Decentralized Finance is a quickly growing field of cryptocurrency that allows people to access financial services like trading, borrowing, and lending, without delays or extra prices incurred by a middleman like with traditional financial institutions. DeFi also utilizes automated market making (AMM) and liquidity pools to provide decentralized trading.
If you lend your crypto or contribute it to a platform that supplies loans of crypto, you will be liable for taxation on whatever you earn from lending your crypto. This lending income is treated as ordinary income (like income on salary), or as capital gains (gains from trading) depends on your DeFi platform.
Traditionally, lending platforms pay earnings from interest directly to your crypto balances, i.e., for lending ETH, you’d earn ETH and see your wallet balance increase accordingly. If you earn crypto tokens for lending (i.e., your balance increases when you earn interest income), then you recognize this as ordinary income (like income earned as payment / salary).

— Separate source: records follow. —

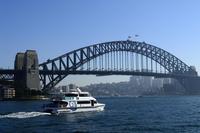 シドニー湾のハーバーブリッジ 10530003181| 写真素材・ストックフォト・画像・イラスト素材|アマナイメージズ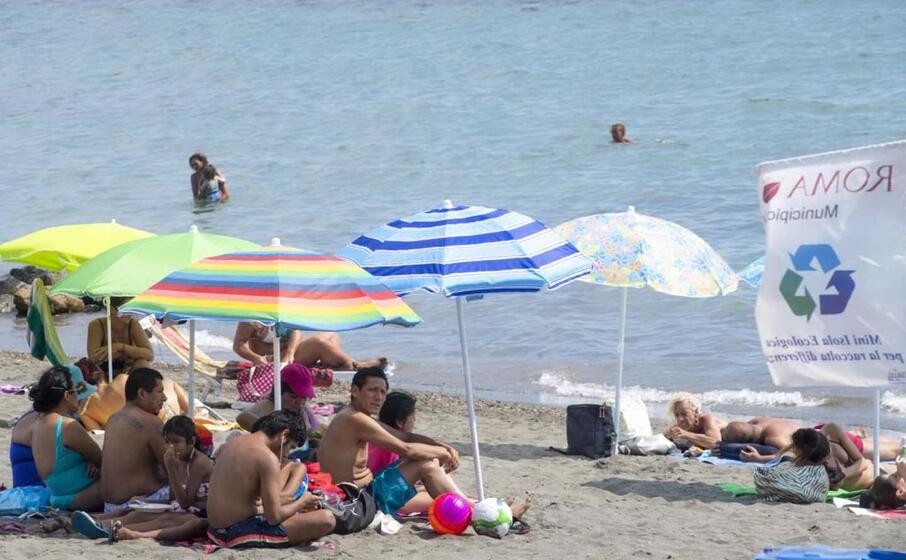 bagnanti in spiaggia a ostia (ansa)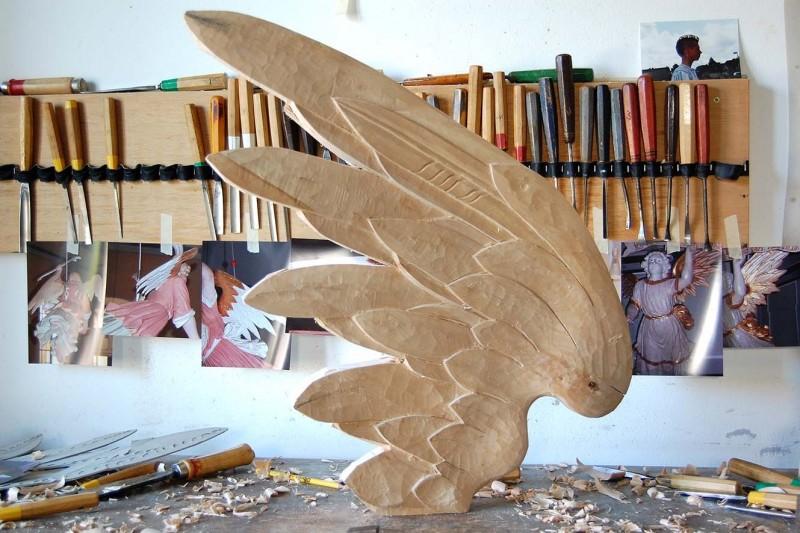 Taufengel Odagsen: der Engelsflügel nimmt Form an
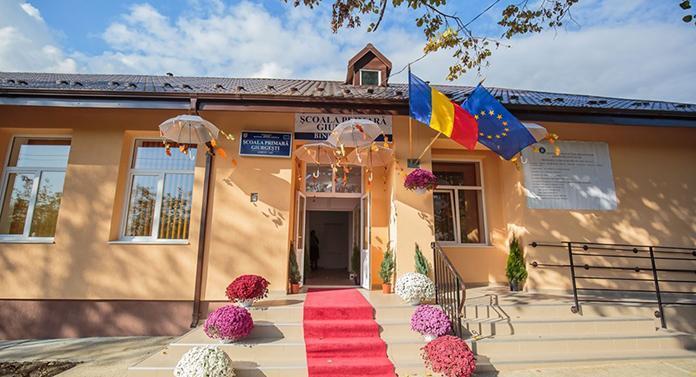 Școală nouă pentru copiii din Costești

DeFi platforms, however, have issued their own tokens, also known as Liquidity Pool Tokens (LPTs), where you may recognize this income as capital gains. This is because adding/removing liquidity is structured like a trade or token swap. In these cases, such as with cTokens, the value of your LPTs increases — but the quantity shown in your ETH wallet remains the same.
When you convert your cTokens back to the original asset, the cost basis of your cTokens is compared to the amount of the original asset you receive in return to calculate your gain from interest accrued by the pool.
Certain DeFi transactions, like depositing to a platform that mints a token for your assets (e.g., ETH -> aETH on Aave), may or may not be a taxable event. This question also applies to entering and exiting liquidity pools.